Fine-Tuning Discrete Diffusion Models via Reward Optimization with Applications to DNA and Protein Design
Keywords: Discrete Diffusion Models, Reward Optimization, Fine-Tuning, AI for science, Reinforcement learning
TL;DR: We propose an approach for fine-tuning discrete diffusion models to generate "natural" sequences optimized for specific tasks, addressing algorithmic and theoretical challenges of discrete domains, and showing success in DNA and protein design.
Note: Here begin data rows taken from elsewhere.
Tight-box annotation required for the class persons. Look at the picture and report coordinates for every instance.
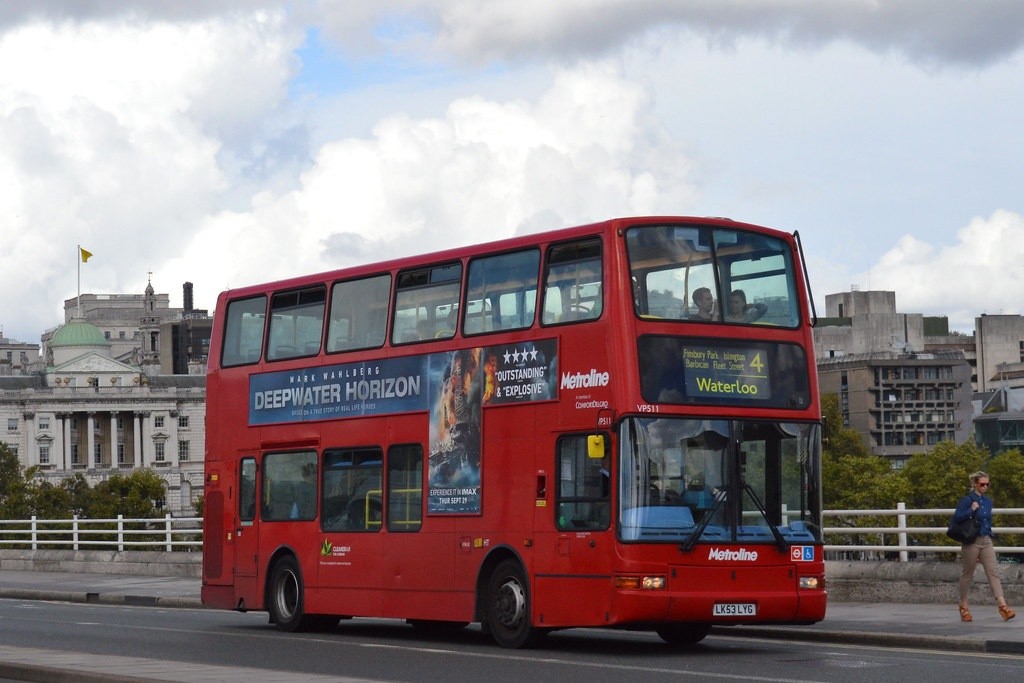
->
[950,471,1016,622]
[447,308,468,337]
[687,288,719,321]
[724,290,768,323]
[415,319,433,339]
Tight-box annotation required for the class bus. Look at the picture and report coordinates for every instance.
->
[200,213,830,649]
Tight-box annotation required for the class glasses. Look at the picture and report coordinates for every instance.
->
[980,482,990,487]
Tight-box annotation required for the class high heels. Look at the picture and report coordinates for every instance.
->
[999,605,1015,621]
[960,606,972,621]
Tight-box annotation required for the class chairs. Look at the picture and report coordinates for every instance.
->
[561,305,590,322]
[246,329,454,365]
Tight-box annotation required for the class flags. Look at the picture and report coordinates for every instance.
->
[81,248,93,262]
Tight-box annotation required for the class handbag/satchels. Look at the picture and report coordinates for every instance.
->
[946,507,981,544]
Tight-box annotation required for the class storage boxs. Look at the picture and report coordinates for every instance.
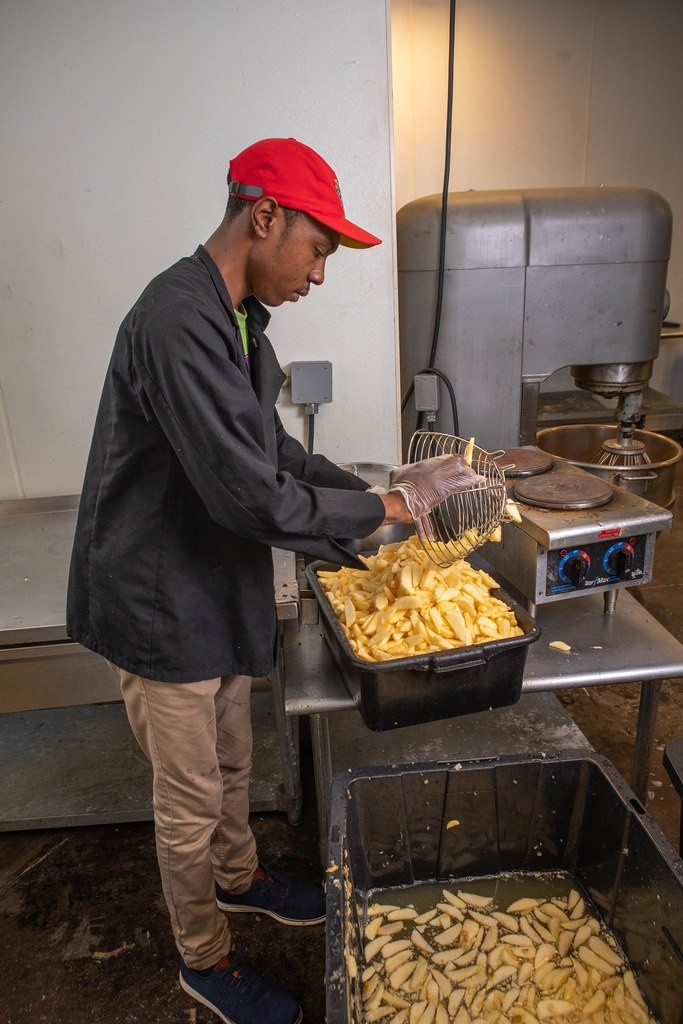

Abstract: Recent studies have demonstrated the strong empirical performance of diffusion models on discrete sequences (i.e., discrete diffusion models) across domains such as natural language and biological sequence generation. For example, in the protein inverse folding task, where the goal is to generate a protein sequence from a given backbone structure, conditional diffusion models have achieved impressive results in generating "natural" sequences that fold back into the original structure. However, practical design tasks often require not only modeling a conditional distribution but also optimizing specific task objectives. For instance, in the inverse folding task, we may prefer proteins with high stability. To address this, we consider the scenario where we have pre-trained discrete diffusion models that can generate "natural" sequences, as well as reward models that map sequences to task objectives. We then formulate the reward maximization problem within discrete diffusion models, analogous to reinforcement learning (RL), while minimizing the KL divergence against pre-trained diffusion models to preserve naturalness. To solve this RL problem, we propose a novel algorithm that enables direct backpropagation of rewards through entire trajectories generated by diffusion models, by making the originally non-differentiable trajectories differentiable using the Gumbel-Softmax trick. Our theoretical analysis indicates that our approach can generate sequences that are both "natural" (i.e., have a high probability under a pre-trained model) and yield high rewards. While similar tasks have been recently explored in diffusion models for continuous domains, our work addresses unique algorithmic and theoretical challenges specific to discrete diffusion models, which arise from their foundation in continuous-time Markov chains rather than Brownian motion. Finally, we demonstrate the effectiveness of our algorithm in generating DNA and protein sequences that optimize enhancer activity and protein stability, respectively, important tasks for gene therapies and protein-based therapeutics. The code is available at https://github.com/ChenyuWang-Monica/DRAKES.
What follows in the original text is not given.